The most fulfilling thread follows Gru as he goes from captive to mentee of Wild Knuckles. It is here where one see’s the compassion and genuine sense of adoration for the craft of villainy that makes Gru so endearing to fans. The minions take up the other two thirds of the film, they are the headliners of the film after all, with their special brand of comedy. Some of the funniest moments arrive in the arc where Kevin, Stuart, and Bob set out to San Francisco to find their boss and encounter acupuncturist and former Kung Fu teacher Master Chow (Michelle Yeoh). To a lesser extent, the narrative strand involving the chatterbox Otto searching for the medallion is light on plot beats, but full of comedic moments.

Maximizing its 1970s setting, including in its great soundtrack, Balda and co-director Brad Ableson and Jonathan del Val fill the film with plenty of gags that adult viewers of a certain age will love. Referencing everything from Tupperware parties to Evel Knievel to Easy Rider, there are jokes that will chisel a smile onto even the most stone-faced individual.

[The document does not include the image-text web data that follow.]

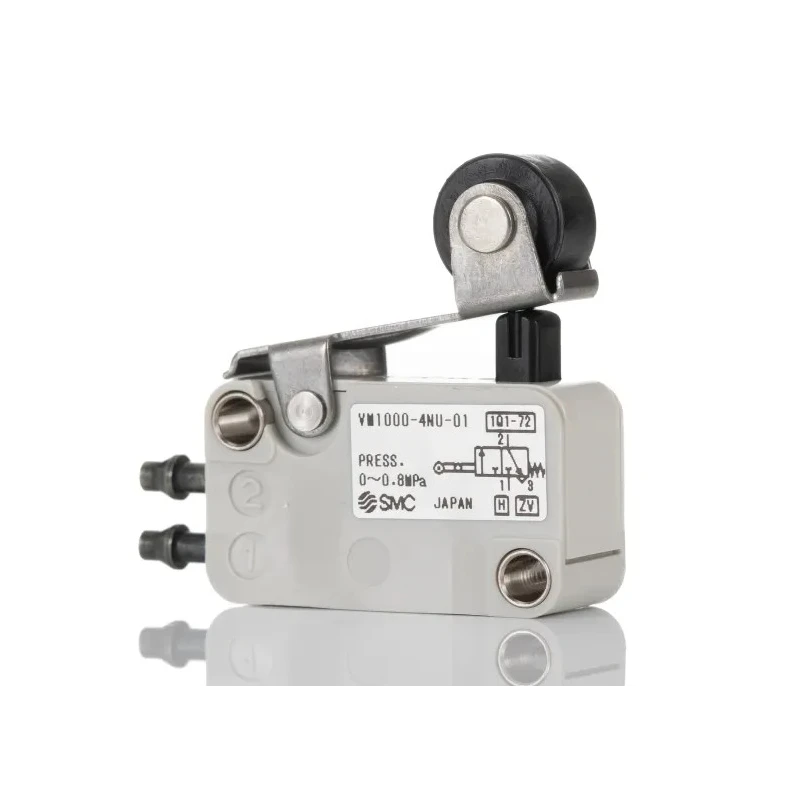 SMC Roller Lever Pneumatic Manual Control Valve 3/2 Function, Side Port, 0.8 MPa, PBT Body VM1000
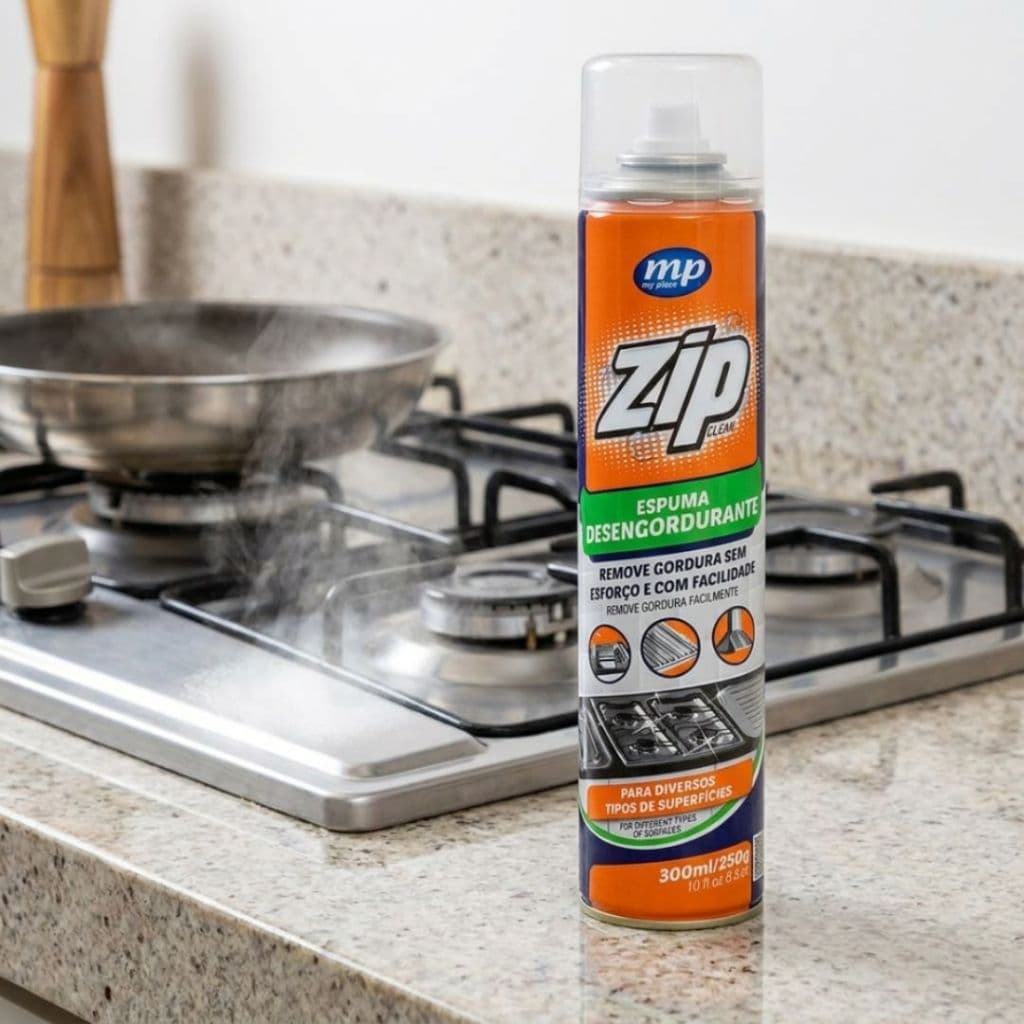 Espuma Desengordurante Zip Clean My Place 300ml Spray Remove Gordura Fogao Grelha Forno Air fryer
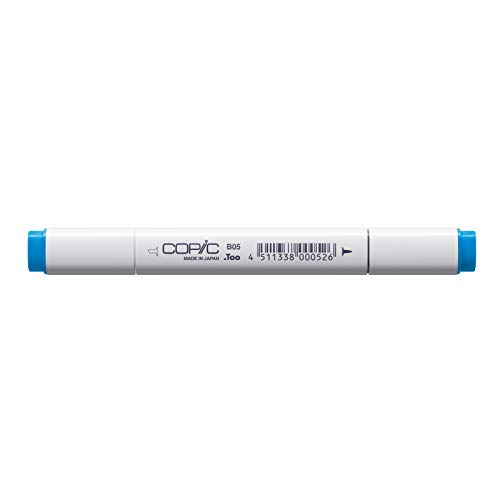 COPIC Classic Marker Typ B - 05, Process Blue, professioneller Layoutmarker, mit einer breiten und einer feinen Spitze von Copic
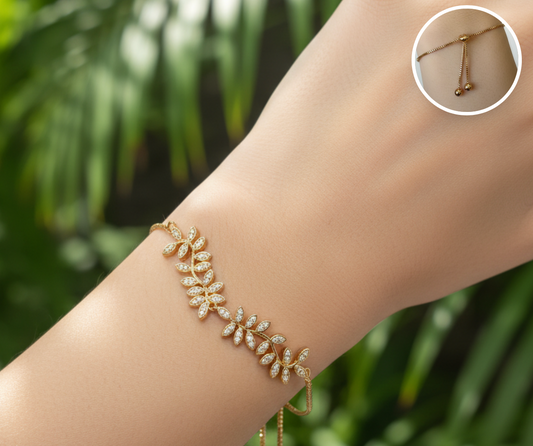 Pulsera Ajustable Rama dorada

The sequence involving the minions dressing up like 70’s pilots is a perfect example of this.

While the humor and narrative has greatly improved this time around, Minions: The Rise of Gru has some flaws that were present in the first film. One being that the spin-off franchise still has not figured out how to utilize the rouge gallery of villains in the criminal underworld the minions navigate through. Outside of Wild Knuckles and Belle Bottoms, most of the Vicious 6 lack any real personality. As a result, the climatic battle, which is just plain odd as it dips into ancient mysticism, is less engaging since one has little interest in what happens to most of the individuals involved.

The strange ending aside, the film is a pleasant surprise for those who detested Minions. Filled with plenty of humour and genuine heart, Minions: The Rise of Gru is a charming return to form for a franchise that once seemed at the end of its rope.